Identification of specific BA discriminating NASH independently of type 2 diabetes (T2D) in the ABOS study cohort (n = 219). (A) Variable importance plot of the Random Forest analysis. The variables are ordered top-to-bottom as most-to-least important in classifying between No-NASH and NASH groups. (B–G) Plasma BA concentrations (log-scale, nmol/L) according to T2D status (B, D, F) and NASH status (C, E, G). Data are expressed as median and IQR. p values were from the non-parametric Mann-Whitney U test. ABOS, Biological Atlas of Severe Obesity; BA, bile acids; CA, cholic acid; CDCA, chenodeoxycholic acid; DCA, deoxycholic acid; GCA, glycocholic acid; GCDCA, glycochenodeoxycholic acid; GUDCA, glycoursodeoxycholic acid; HCA, hyocholic acid; NASH, non-alcoholic steatohepatitis; T2D, type 2 diabetes; TCA, taurocholic acid; THCA, taurohyocholic acid; UCDA, ursodeoxycholic acid.

Fig. 4

Insulin sensitivity modulates the NASH-associated increase in plasma BA in the combined cohort (n = 239). (A) Plasma total CA concentrations (nmol/L) according to HOMA2S (%). (B) Plasma total CA concentrations (nmol/L) according to HOMA2B (%).
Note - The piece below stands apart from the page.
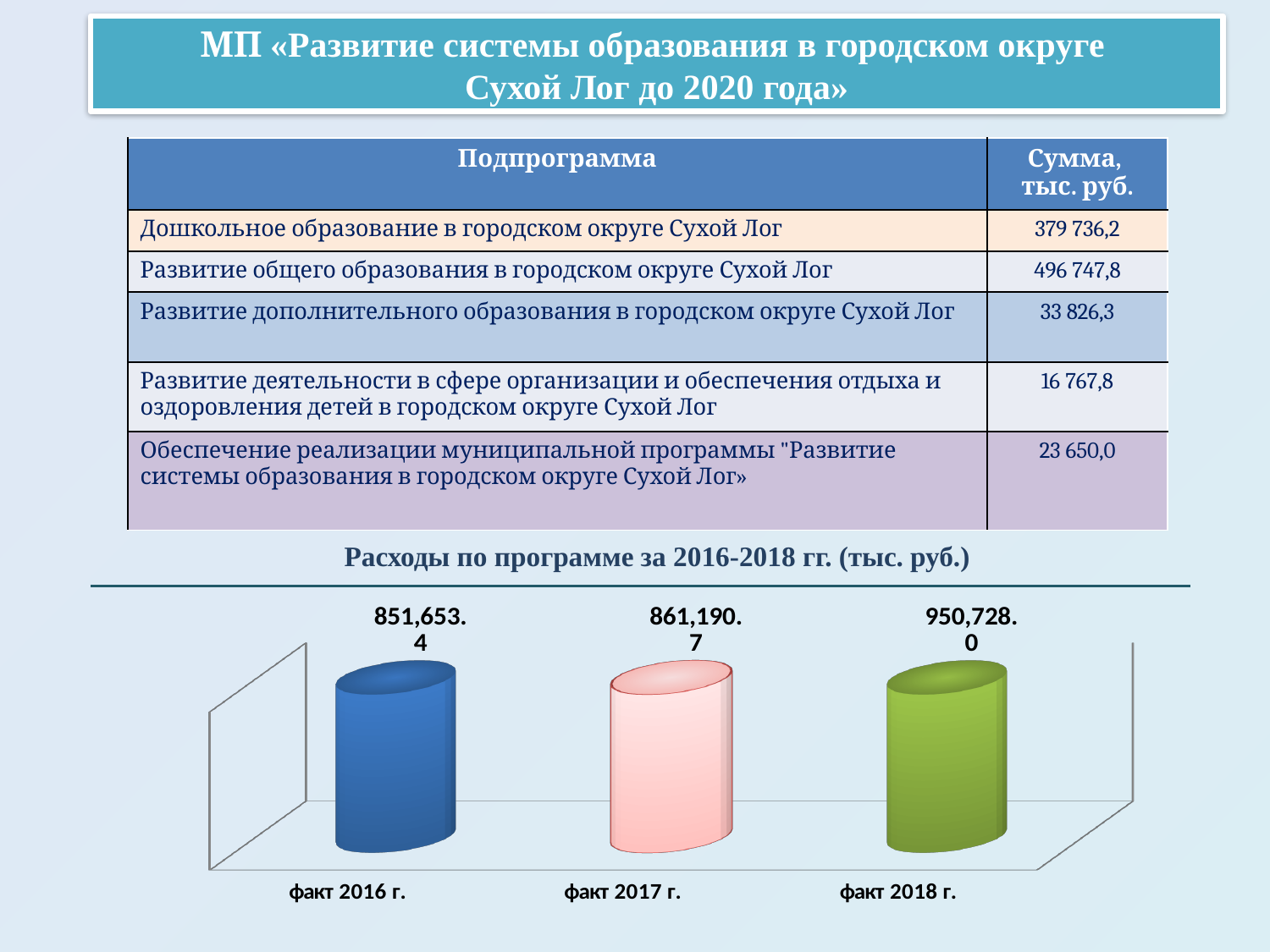
What is the difference between the values for факт 2018 г. and факт 2016 г.? 99,074.6 Which category has the highest value in the chart? факт 2018 г. Which is larger, the value for факт 2017 г. or факт 2016 г.? факт 2017 г. What is the value for факт 2016 г. in the chart «Расходы по программе за 2016-2018 гг. (тыс. руб.)»? 851,653.4 What kind of chart is shown on the slide? bar chart What is the value for факт 2017 г. in the chart? 861,190.7 Which category has the lowest value in the chart? факт 2016 г. What is the value for факт 2018 г. in the chart? 950,728.0 What is the difference between the values for факт 2018 г. and факт 2017 г.? 89,537.3 Do the values rise or fall from факт 2016 г. to факт 2018 г.? rise What is the title of the chart on the slide? Расходы по программе за 2016-2018 гг. (тыс. руб.) How many categories are shown in the chart? 3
White circles represent the No-NASH and black circles the NASH patients. Dashed lines: regression curves for No-NASH patients; solid lines: regression curves for NASH patients. Rho coefficients and p values were obtained using the Spearman Rank test. BA, bile acids; CA, cholic acid; HOMA, homeostatic model assessment; NASH, non-alcoholic steatohepatitis.

Fig. 5

The impact of NASH on plasma BA concentrations depends on the degree of IR. In patients with mild IR, NASH does not affect plasma BA which are driven by metabolic homeostasis. In contrast, in patients with severe IR, NASH is associated with increased plasma BA. BA, bile acid; IR, insulin resistance; NASH, non-alcoholic steatohepatitis.